Não é só o poder econômico que migra do Ocidente para os emergentes; é também a capacidade de liderar DAVOS - Que há uma maciça transferência de riqueza e poder econômico do mundo rico para os emergentes, sobretudo China, é fato sabido. Os números citados ontem, em debate sobre o panorama da economia global, são eloquentes: de 2007, o ano prévio à eclosão da mais recente grande crise, até as previsões divulgadas na semana passada pelo FMI, o crescimento da China terá sido de 60%; o dos países emergentes da Ásia, de 50%; dos demais emergentes, 35%. Do mundo rico, zero.
Menos visível e, por isso menos comentada, é uma mudança que se poderia chamar de política e cultural.
Robert Zoellick, presidente do Banco Mundial, contou que, na recente cúpula do G20 em Cannes, ele ficara observando como os líderes dos países emergentes (Dilma Rousseff estava entre eles) olhavam para seus colegas dos países ricos.
Percebiam, segundo Zoellick, muita confusão e sentiam-se frustrados. Havia até certo desdém.
Para ele, essa transferência em benefício dos emergentes não é só econômica, também "é de percepções, é de atitudes", diz. Consequência inescapável: "O mundo nunca mais voltará ao ponto em que estava" [até a crise de 2008, que, na verdade, continua se desdobrando].
Se, em vez do sóbrio Zoellick, fosse o exuberante Luiz Inácio Lula da Silva, diria que os "brancos de olhos azuis" estão perdendo o lugar como faróis do planeta.
Talvez seja ilustrativo da mudança cultural o fato de que o único participante da mesa aplaudido ontem foi Donald Tsang, executivo-chefe de Hong Kong, quando disse que os ajustes até agora feitos para enfrentar a crise "esqueceram o povo".
Em todo o caso, a transferência de poder econômico e a desvalorização dos "brancos de olhos azuis" não significam que emergentes e ricos vivam situações muito diferentes. Tanto que Tsang, que não tem olhos azuis e governa uma região administrativa da China, que vai crescer mais de 8% este ano, contou, não obstante, que, em seus 40 anos de vida pública, jamais sentira tanto medo como agora.
"Ninguém está imune" [à crise], completou Christine Lagarde, a diretora-gerente do FMI.
O medo de Tsang é fácil de explicar: como disse Martin Wolf, moderador do debate e principal colunista do "Financial Times", a crise já tem 4,5 anos de vida, "e ninguém pode dizer que ela está superada".
O problema maior é que a discussão econômica, principalmente em torno da crise na eurozona, gira em falso.

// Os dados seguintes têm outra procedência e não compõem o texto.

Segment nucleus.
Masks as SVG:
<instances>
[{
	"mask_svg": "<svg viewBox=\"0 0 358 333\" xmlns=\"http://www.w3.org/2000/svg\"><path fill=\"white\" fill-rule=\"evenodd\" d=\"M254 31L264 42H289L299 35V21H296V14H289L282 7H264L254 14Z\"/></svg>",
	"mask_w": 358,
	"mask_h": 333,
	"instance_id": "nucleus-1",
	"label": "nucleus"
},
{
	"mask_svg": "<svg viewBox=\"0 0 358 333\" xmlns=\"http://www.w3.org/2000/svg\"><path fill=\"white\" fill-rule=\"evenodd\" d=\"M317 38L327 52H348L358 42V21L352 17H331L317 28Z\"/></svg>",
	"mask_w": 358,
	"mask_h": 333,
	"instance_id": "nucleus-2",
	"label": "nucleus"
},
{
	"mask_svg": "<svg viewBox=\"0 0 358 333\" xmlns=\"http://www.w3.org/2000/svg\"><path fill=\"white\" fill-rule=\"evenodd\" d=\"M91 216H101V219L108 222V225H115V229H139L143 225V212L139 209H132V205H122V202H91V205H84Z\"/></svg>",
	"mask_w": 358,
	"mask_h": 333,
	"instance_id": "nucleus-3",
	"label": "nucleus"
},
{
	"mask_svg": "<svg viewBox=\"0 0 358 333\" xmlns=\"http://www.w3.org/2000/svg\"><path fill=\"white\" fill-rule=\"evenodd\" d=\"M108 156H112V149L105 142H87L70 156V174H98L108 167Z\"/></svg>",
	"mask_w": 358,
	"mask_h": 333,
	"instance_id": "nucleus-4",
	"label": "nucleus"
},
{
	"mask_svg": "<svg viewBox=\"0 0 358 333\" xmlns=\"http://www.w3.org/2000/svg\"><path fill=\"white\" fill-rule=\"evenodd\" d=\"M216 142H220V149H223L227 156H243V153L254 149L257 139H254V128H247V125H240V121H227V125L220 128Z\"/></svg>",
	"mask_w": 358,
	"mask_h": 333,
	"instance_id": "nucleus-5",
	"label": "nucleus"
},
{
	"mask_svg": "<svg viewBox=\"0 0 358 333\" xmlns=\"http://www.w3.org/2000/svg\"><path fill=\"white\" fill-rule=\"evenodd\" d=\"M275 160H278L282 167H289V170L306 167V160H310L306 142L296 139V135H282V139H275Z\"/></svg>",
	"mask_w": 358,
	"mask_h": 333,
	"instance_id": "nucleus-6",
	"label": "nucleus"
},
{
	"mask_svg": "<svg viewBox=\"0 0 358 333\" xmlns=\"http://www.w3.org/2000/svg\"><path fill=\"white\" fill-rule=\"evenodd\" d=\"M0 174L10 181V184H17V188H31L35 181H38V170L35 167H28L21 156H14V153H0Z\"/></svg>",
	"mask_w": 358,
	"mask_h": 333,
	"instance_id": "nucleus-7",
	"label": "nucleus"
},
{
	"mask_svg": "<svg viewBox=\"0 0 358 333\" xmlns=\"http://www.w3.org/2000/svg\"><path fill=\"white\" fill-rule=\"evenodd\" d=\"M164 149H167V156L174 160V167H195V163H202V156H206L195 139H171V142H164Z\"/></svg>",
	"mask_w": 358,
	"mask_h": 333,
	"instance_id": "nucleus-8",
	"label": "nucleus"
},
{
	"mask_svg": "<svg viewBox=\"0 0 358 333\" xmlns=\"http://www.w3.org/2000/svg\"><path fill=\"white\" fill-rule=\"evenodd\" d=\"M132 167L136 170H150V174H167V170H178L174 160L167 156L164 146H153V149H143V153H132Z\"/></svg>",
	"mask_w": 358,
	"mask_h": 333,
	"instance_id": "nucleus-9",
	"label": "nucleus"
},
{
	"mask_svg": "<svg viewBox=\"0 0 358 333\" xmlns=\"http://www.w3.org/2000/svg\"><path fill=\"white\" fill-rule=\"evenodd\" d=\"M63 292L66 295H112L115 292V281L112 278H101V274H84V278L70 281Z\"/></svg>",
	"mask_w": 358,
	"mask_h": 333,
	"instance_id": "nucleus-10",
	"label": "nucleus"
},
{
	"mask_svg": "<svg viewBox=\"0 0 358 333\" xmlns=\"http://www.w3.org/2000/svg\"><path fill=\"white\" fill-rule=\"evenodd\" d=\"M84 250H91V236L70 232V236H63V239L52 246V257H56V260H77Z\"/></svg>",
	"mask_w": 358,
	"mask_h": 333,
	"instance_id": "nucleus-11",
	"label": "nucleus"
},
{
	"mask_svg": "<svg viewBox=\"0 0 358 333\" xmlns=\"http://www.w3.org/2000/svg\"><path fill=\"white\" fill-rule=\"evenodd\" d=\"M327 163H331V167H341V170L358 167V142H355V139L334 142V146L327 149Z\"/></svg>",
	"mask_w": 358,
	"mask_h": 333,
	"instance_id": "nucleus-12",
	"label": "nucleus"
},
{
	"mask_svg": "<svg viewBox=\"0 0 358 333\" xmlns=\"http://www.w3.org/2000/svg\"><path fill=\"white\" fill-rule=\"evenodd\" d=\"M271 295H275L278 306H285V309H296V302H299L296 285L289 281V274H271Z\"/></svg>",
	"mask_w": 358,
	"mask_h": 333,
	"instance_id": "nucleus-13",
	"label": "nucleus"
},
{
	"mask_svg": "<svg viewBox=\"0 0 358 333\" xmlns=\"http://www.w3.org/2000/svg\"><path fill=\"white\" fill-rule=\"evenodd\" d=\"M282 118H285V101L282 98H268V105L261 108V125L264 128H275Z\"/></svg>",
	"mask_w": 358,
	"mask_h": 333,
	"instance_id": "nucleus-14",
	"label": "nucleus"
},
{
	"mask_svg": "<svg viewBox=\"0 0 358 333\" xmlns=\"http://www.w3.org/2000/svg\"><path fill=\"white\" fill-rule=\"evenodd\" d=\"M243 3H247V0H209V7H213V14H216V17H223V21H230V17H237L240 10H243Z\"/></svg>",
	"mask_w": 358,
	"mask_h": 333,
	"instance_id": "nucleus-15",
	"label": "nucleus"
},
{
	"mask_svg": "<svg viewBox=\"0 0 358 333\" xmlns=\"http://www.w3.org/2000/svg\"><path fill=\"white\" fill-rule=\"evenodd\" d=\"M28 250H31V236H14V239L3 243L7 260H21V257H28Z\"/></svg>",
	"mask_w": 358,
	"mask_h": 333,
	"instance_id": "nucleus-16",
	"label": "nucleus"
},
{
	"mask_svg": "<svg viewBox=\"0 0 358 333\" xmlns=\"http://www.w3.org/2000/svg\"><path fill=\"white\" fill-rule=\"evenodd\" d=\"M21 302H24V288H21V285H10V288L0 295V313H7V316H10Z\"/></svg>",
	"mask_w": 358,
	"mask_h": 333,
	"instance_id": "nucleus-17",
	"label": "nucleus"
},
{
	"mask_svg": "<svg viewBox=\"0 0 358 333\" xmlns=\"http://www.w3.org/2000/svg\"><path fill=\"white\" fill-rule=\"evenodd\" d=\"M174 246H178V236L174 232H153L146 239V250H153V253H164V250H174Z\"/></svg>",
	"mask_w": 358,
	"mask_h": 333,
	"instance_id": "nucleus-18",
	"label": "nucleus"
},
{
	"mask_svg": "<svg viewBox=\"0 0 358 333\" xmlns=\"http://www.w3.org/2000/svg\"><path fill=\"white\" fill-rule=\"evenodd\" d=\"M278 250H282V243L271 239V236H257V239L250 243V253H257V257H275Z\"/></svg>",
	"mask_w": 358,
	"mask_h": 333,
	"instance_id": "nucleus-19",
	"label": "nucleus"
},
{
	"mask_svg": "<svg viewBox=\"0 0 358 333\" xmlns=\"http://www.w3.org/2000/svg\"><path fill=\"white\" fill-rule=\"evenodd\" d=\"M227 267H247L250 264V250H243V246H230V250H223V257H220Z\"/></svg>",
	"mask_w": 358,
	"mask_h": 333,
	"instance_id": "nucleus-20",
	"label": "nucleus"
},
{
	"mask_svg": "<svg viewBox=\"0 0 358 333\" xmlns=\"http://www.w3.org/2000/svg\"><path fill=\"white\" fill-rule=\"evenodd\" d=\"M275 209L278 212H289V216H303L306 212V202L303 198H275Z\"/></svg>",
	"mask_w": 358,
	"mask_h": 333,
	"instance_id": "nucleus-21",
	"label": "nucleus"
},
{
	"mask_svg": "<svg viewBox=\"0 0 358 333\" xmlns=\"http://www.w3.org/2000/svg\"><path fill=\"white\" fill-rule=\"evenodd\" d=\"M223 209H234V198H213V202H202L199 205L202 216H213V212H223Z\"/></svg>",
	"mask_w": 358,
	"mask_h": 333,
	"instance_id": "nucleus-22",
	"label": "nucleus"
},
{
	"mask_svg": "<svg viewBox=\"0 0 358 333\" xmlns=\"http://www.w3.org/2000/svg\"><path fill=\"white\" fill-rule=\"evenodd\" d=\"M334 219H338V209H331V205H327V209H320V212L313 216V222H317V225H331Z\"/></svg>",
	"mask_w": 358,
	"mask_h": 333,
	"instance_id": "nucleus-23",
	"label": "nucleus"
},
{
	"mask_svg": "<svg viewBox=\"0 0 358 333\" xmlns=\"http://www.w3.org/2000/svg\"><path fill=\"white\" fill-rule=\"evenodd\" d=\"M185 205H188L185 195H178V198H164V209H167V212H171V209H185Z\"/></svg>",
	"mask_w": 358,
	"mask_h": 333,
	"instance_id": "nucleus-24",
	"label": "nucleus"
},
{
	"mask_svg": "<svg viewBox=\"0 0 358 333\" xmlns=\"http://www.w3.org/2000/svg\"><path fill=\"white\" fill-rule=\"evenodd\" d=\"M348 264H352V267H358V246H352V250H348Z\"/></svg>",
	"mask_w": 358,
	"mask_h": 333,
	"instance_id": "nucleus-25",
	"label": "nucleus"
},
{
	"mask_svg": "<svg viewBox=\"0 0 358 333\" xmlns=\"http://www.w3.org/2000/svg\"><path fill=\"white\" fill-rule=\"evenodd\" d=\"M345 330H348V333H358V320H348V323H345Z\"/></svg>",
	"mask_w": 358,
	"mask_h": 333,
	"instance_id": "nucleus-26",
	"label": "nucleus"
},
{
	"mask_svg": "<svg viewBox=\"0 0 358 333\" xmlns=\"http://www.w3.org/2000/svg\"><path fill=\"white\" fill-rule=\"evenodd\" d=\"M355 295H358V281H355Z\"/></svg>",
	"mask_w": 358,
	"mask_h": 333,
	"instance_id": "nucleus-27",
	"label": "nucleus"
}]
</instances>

Pelo menos desde o G20 de Cannes, três meses atrás, os parceiros da Europa cobram o tal "firewall", um fundo de proteção sólido o suficiente para evitar que países grandes como Espanha e Itália quebrem como quebraram Grécia, Irlanda e Portugal.
Christine Lagarde chegou ao gesto teatral de erguer do chão a bolsa marrom que levara para o debate, mostrá-la aos debatedores e ao público, na esperança -brincou- de "coletar um pouco de dinheiro", naturalmente para o que ela chamou de "firewall decente".
Ninguém se animou a contribuir. Nem mesmo com ideias e propostas originais para justificar o rótulo de Davos como "montanha mágica", por ter sido o cenário do clássico de Thomas Mann com esse nome.